- [INSTRUCTIONS FOR THE TASK]
Extract, verbatim, the lines of the items below, starting from the line with "What amount of distance" and continuing up to and including the last line of the items.

>> BEGIN RECORDED DATA

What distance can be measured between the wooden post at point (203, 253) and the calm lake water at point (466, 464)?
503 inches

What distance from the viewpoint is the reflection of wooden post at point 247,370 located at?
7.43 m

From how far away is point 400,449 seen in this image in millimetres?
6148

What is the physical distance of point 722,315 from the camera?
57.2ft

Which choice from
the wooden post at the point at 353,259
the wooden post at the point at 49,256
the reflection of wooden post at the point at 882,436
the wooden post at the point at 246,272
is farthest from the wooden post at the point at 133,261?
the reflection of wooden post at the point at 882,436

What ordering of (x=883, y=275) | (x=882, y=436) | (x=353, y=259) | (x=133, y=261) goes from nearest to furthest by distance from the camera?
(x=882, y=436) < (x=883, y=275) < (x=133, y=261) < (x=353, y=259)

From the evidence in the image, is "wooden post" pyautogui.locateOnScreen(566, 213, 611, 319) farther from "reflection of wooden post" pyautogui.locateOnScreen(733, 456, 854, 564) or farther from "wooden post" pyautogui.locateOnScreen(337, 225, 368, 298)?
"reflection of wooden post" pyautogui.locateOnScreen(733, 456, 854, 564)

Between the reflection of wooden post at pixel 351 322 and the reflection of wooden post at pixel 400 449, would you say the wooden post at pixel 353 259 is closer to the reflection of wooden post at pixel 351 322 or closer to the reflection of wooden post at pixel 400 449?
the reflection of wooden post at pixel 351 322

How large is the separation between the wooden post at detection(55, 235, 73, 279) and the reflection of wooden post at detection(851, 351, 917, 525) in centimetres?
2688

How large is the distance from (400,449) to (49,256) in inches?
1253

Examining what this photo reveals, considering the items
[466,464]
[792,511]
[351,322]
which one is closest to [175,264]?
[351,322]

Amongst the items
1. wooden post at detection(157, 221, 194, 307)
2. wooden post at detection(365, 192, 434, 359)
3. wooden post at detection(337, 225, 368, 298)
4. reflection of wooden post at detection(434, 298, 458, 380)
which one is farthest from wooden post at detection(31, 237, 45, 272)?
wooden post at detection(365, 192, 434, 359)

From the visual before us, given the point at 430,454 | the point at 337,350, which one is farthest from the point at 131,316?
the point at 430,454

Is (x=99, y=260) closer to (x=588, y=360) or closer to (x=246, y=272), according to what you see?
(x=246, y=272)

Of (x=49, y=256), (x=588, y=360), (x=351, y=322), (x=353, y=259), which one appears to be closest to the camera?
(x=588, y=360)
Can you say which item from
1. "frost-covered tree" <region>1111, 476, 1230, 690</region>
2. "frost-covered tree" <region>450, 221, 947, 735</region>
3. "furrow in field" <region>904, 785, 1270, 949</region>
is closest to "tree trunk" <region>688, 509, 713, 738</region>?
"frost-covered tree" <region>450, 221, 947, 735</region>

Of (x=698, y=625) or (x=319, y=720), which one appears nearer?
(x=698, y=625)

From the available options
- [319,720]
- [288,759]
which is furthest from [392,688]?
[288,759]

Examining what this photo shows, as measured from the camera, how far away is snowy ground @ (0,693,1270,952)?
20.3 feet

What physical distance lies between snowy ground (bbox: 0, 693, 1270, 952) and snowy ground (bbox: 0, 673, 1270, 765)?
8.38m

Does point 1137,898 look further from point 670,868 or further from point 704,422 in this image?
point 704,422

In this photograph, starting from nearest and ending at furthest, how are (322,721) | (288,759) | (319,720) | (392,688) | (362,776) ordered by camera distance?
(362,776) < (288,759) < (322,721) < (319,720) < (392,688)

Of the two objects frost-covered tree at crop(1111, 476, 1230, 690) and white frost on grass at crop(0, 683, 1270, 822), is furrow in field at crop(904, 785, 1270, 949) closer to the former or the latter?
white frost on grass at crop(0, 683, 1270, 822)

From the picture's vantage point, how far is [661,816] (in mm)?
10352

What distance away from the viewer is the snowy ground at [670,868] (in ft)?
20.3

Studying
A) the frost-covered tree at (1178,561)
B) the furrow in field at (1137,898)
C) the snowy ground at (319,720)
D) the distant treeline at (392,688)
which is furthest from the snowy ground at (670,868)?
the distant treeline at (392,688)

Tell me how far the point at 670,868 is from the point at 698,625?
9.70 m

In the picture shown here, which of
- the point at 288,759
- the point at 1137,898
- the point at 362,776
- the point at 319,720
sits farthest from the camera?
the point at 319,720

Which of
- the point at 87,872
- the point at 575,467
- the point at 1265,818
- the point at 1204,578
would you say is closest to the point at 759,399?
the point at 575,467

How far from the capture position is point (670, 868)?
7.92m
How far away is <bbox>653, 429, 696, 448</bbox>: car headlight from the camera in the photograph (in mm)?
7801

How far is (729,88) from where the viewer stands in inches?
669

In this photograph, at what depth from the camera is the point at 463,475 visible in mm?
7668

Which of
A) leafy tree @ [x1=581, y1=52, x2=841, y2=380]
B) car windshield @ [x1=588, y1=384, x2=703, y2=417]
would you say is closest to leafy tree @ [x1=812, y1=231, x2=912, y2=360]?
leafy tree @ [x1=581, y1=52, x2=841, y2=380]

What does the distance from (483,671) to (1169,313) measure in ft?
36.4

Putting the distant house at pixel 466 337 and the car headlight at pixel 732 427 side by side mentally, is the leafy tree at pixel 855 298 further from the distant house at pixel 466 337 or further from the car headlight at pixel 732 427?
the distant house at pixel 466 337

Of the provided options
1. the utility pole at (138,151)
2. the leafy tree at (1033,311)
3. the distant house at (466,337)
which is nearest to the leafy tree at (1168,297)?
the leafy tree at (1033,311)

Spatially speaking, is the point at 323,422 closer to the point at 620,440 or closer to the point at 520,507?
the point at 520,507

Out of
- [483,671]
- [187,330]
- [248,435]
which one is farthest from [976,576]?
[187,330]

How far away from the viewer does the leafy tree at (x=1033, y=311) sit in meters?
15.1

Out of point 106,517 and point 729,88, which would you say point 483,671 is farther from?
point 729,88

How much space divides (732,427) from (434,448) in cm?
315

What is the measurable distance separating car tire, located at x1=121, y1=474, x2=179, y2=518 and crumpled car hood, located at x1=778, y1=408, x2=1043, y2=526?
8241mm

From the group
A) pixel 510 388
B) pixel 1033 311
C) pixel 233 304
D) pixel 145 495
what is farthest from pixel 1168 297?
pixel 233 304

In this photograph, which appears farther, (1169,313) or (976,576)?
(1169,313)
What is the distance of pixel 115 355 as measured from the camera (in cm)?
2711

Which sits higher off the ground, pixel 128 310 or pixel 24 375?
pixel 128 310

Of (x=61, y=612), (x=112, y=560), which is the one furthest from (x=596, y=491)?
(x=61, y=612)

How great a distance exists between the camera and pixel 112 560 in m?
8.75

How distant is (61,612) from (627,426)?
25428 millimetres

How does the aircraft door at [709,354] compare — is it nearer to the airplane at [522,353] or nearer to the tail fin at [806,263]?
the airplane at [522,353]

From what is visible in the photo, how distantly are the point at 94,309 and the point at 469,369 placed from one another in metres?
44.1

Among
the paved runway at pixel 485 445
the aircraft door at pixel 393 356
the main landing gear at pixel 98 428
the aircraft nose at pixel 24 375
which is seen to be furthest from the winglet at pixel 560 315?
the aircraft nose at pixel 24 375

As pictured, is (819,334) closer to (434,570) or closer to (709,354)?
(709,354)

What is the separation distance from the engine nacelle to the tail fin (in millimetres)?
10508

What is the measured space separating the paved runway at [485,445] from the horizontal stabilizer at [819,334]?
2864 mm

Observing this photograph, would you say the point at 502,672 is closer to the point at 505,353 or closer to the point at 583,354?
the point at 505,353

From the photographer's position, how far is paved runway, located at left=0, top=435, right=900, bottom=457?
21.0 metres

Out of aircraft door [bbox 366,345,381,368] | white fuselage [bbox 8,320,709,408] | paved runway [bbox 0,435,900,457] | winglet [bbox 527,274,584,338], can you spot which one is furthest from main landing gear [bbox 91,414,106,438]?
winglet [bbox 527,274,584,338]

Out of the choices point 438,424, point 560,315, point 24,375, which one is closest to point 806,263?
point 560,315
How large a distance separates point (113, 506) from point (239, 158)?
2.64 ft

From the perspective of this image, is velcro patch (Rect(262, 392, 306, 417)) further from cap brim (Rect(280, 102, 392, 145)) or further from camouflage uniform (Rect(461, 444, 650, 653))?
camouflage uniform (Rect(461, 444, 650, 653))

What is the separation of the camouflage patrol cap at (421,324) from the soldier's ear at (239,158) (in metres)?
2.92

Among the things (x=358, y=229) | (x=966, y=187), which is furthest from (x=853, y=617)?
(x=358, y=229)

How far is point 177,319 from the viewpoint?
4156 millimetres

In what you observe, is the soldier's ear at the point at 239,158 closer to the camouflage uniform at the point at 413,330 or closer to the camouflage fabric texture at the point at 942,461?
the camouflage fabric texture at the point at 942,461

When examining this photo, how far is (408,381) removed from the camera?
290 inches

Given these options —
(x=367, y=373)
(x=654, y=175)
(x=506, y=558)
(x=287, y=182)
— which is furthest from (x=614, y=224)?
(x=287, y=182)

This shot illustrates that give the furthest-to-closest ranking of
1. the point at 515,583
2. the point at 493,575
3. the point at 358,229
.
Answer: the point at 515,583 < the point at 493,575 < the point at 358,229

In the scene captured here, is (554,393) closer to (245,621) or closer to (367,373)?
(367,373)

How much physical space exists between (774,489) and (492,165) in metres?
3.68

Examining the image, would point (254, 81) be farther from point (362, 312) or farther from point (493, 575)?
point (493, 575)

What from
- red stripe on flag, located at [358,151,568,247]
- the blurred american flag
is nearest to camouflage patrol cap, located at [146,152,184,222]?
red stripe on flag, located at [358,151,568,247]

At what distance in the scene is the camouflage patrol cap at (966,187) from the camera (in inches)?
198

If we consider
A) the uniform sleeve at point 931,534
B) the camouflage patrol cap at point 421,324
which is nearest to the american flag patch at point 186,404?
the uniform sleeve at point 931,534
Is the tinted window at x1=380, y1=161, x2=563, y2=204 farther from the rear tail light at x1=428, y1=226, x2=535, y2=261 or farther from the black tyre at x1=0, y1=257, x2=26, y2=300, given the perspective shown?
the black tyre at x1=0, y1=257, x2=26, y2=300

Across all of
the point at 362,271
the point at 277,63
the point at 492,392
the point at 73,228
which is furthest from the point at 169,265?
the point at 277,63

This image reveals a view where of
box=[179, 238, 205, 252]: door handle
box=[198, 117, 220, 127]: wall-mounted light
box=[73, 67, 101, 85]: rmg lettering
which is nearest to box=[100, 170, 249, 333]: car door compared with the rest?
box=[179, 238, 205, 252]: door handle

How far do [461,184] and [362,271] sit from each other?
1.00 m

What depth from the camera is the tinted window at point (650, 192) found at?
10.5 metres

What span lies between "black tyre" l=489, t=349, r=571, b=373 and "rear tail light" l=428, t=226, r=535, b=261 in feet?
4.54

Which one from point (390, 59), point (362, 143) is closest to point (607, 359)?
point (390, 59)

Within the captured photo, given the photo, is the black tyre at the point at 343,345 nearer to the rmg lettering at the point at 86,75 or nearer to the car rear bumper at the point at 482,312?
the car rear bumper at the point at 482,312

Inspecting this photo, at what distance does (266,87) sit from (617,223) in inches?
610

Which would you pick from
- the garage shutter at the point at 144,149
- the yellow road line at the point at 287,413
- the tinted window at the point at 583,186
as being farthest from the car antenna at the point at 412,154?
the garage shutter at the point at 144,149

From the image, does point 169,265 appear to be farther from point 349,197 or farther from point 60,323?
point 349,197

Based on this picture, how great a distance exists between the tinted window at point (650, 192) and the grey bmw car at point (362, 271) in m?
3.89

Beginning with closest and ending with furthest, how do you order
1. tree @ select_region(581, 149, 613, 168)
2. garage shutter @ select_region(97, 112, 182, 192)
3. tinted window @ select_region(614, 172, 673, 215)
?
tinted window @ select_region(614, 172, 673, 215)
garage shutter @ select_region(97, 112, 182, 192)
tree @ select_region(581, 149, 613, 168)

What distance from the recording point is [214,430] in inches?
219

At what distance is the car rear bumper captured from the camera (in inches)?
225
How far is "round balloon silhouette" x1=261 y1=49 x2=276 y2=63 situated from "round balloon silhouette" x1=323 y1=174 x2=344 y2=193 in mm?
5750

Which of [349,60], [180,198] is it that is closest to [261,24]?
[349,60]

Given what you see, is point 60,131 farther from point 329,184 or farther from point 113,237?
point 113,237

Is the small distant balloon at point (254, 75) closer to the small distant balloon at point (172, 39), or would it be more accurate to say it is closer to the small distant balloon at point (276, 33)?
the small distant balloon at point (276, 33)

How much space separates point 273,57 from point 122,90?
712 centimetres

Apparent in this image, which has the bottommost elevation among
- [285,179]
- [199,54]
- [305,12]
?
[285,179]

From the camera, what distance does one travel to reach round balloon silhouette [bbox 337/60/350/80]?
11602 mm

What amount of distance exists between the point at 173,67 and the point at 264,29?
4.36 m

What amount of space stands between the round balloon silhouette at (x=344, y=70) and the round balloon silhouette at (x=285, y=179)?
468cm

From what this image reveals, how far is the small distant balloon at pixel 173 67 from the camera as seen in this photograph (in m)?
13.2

>> END RECORDED DATA

- [RESPONSE]
What amount of distance exists between the point at 173,67 and the point at 264,29?
4.36 m

What amount of space stands between the round balloon silhouette at (x=344, y=70) and the round balloon silhouette at (x=285, y=179)?
468cm

From what this image reveals, how far is the small distant balloon at pixel 173 67 from the camera as seen in this photograph (in m)?
13.2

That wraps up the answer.